Extremely long winded. I think this person is trying to throw stones at someone else’s work, but their own is so elliptical I lost the will to find out.

  • phoronixrly 2 hours ago

    Yeah, well good thing that LLMs are good at summarizing articles, unlike generating believable knitting images.

    • ivankelly 1 hour ago

      I was a couple of images in before I sussed it. Bullshit images, but pleasing enough to look at. Without the images, it would have either been a big wall of text, which would have put me off reading, though I did give up about 25% of the way through after sussing the images and thus the incoherence in the argument. The images bring something to the article. They were cheap/quick to generate. The increase the potential payoff (more reader) without significantly increasing the cost.
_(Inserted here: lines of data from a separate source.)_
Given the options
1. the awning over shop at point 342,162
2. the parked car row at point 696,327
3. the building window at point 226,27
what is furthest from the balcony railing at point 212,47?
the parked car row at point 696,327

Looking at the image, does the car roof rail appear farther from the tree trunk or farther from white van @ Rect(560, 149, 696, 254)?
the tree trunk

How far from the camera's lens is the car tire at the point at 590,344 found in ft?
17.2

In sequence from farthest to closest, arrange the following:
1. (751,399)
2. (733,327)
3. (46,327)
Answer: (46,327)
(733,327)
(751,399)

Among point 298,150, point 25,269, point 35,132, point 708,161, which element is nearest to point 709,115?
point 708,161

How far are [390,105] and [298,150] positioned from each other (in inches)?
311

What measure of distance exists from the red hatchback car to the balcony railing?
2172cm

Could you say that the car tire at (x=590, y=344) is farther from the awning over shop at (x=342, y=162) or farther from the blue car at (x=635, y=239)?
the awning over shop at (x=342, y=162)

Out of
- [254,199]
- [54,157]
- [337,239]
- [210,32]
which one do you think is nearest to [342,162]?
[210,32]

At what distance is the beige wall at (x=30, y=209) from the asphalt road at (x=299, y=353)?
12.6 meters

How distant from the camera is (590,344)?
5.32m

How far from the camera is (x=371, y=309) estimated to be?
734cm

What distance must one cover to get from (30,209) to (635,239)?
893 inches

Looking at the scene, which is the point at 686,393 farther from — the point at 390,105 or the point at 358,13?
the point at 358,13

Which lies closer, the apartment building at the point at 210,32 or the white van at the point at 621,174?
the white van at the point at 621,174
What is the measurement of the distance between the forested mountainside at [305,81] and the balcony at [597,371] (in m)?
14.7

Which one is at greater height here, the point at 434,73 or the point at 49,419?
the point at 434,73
Without the images, the payoff(readers) would likely have been lower, below the cost of actually writing the article. Same goes for a history of knitting podcast or that video. Production costs would not be worth it for a very niche viewership.

      • josh_s 1 hour ago

        The AI images were deliberate and part of the narrative. Ie, you can generate slop with zero effort.

        from TFA: "All of the images in this post were generated by an ai in response to the simple two-word prompt “lovely knitting”

        Edit: ps: Kate Davies is an actual creator who has been creating knitting patterns for years.

      • frereubu 50 minutes ago

        Reading that made me feel like you wanted to be contrarian from the get-go and dismiss the article with the least effort possible. The whole point of the images is that they're low-effort AI slop, it's part of what she's trying to point to when someone is generating unsupervised automated podcasts about knitting.

      • Slow_Dog 48 minutes ago

        So you're saying you can spot AI generated bullshit, but not spot a deliberate and hilarious contrivance that the author uses to reinforce their point?

  • Igrom 1 hour ago

    Not taking away the right to your opinion, but I couldn't disagree more; I found it an excellent sociological article. One, it takes the formal concept of "bullshit" and applies it to knitting in a very methodical and strict manner. I found it novel and convincing, and the examples were great; not contrived or forced at all. IMO it was much better than many academic books or articles; an immediate share.

    Two, the turns of logic are clearly laid out, in a conversational way, which would make it easy to stick a wrench in and form a polemic if you found any of her arguments or logical implications specious. That said, that does make the article quite long. But then, it is anything other than "elliptical", which I think you used as "runs in circles and repeats itself often", while it actually means "omits parts and thus is difficult to understand" (like the ellipsis sign: …).

    Also: what the heck is wrong with that podcast farm founder. I hope they have a bad year.

  • antonvs 1 hour ago

    You only had to reach the second paragraph to find the example of an 8-person company that uses AI to generate “about 3000 podcast episodes per week, hosted by AI personalities.”